We existed for years in this way. The money Clair and I had saved along with the few part time jobs I got around Chester would last us for years. I wouldn’t work full time; it wouldn’t have been fair to her. I was the only human being she ever saw.
I gave her speech; yes it’s true, it was very limited, it had to be. Surely you can see that. What would be the use of teaching her tree
if she was never going to see one? I gave her food. I gave her clothes. They weren’t much, but I had never taught her to dress herself, so it didn’t matter. I did everything for her. I could not allow her to learn much; it would have led to other things. Things, which she would not realize, were dangerous until it was too late.

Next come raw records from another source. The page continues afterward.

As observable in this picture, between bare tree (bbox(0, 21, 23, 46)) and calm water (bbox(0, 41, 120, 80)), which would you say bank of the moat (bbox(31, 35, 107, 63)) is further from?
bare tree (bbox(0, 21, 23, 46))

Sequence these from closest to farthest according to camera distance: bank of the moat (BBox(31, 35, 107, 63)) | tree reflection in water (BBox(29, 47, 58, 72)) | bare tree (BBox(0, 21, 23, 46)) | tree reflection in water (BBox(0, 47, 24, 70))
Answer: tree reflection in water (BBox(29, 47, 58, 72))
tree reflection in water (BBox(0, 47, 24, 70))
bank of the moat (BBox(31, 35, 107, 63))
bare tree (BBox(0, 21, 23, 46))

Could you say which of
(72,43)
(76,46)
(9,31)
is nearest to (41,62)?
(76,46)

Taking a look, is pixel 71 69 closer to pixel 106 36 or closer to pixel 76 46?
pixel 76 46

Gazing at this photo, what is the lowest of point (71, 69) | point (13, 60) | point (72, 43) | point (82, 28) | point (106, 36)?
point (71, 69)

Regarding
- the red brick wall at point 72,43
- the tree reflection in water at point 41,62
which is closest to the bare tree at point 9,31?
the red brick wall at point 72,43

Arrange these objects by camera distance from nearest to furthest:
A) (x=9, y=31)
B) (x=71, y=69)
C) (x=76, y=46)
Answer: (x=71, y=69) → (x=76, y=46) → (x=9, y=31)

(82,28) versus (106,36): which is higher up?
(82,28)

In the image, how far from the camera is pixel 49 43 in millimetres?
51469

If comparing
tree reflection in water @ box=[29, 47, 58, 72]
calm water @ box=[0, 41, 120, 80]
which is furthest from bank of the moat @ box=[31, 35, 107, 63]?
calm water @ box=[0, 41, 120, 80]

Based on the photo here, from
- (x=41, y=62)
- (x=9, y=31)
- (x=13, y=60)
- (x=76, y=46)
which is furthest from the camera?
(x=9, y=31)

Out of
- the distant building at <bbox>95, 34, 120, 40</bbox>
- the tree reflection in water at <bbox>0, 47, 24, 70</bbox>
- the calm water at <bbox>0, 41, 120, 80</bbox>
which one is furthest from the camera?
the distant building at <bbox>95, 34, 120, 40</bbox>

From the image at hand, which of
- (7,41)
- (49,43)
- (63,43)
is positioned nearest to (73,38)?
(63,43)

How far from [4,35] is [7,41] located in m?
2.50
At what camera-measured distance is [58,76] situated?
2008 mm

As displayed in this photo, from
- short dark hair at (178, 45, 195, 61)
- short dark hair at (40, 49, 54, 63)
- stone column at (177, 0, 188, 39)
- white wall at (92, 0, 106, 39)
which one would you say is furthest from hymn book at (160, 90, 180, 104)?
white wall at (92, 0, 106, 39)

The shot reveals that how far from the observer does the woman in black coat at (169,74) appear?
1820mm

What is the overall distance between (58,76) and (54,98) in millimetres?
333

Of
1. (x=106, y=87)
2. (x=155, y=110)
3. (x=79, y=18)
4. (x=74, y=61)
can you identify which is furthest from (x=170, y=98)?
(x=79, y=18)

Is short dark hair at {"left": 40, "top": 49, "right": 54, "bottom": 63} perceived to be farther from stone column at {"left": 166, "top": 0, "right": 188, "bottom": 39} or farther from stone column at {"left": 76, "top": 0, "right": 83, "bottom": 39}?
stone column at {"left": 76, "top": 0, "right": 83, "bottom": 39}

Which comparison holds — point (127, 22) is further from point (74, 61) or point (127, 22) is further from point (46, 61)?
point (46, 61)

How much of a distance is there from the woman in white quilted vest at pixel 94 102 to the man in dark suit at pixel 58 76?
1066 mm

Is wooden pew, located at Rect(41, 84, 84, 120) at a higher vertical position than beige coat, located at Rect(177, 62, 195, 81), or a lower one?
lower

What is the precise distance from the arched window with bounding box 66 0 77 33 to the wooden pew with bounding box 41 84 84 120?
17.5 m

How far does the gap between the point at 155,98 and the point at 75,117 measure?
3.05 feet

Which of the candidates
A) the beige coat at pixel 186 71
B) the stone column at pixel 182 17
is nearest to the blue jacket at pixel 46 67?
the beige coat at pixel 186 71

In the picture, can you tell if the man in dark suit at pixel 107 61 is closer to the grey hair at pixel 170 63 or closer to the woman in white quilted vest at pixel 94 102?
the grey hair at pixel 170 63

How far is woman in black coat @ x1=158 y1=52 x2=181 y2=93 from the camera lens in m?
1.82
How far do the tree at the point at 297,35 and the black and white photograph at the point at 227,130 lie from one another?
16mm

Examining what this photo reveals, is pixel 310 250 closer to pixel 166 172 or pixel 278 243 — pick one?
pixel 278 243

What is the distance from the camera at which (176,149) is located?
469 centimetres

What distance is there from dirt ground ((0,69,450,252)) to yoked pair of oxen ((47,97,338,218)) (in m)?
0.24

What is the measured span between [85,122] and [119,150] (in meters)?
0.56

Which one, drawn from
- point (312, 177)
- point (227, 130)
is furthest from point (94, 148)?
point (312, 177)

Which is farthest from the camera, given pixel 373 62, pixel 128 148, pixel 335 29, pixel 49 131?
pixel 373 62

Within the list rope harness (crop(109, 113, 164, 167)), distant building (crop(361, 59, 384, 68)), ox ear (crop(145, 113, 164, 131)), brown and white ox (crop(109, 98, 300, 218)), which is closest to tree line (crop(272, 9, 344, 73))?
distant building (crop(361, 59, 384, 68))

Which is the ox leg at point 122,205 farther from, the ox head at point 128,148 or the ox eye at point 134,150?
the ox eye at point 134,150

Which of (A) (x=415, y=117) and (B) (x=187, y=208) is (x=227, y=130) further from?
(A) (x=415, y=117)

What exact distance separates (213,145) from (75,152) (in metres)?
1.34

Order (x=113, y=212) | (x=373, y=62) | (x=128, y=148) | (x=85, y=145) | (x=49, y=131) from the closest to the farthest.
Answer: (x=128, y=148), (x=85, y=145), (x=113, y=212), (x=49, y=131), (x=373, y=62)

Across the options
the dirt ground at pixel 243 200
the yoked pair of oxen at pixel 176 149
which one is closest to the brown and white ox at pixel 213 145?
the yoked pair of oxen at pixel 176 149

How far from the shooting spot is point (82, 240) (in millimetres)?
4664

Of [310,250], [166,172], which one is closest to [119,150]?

I gave her… her world—with no windows to the harsh cruelty of life all around the house, no door to the injustice of humanity.
I loved her.
It was… perfect.
I would unlock and enter the soundproof, padded, air-conditioned, heated, humidity controlled world that was Marie’s; devoid of a mirror or even the simplest of furniture. The only thing besides the walls was a toilet, sink, and her toys.
I spared nothing to keep her permanently severed from the earth, alone in her distant magical castle tower.
She was fifteen.
Fifteen years in her own segregated world where only her daddy was allowed to enter, a man who had few words to say, none of which she understood. That made our love special. It was a primitive, prehistoric love without all the commercialism that seems needed by anyone else today to show his or her love.
She was fifteen on that hot summer evening. You told me it was last week, I know. But it seems so long ago, so, so long ago.
I was mowing the lawn. It had been far too hot that afternoon so I had decided to wait until evening. I took a break and came in to start my dinner. After checking on Marie I closed her door, walked back downstairs to the kitchen and turned on the stove.
The frying pan left from breakfast looked healthy enough for frying fish for dinner so I left it to heat. It was then that the doorbell rang. Glancing quickly at the open door leading to the attic I left it and went to the living room.
It was Clair.
If ever I had believed in reincarnation it was just then, as I stood with one hand on the door to steady myself against the nausea I felt swarming in my head. I had not noticed any woman for fourteen years, until now.
Are you alright?
she asked. Her voice was Clair’s.
Yes… I think so.
I said, moving my hand from the door to my head. I must have staggered for she reached out to steady me. Her touch was Clair’s.
I think you had better sit down.
She said, helping me into a chair.
Thank you.
I said stupidly as I fell heavily into a chair.
My name’s Paula. I just moved in across the street. You looked like you were working hard so I thought I would, well, I made you some lemonade.
She said, offering the pitcher.
I nodded.
Here
She went on as she poured one of two glasses she had brought, It’s fresh.
I must have swallowed it in one gulp. Thank you.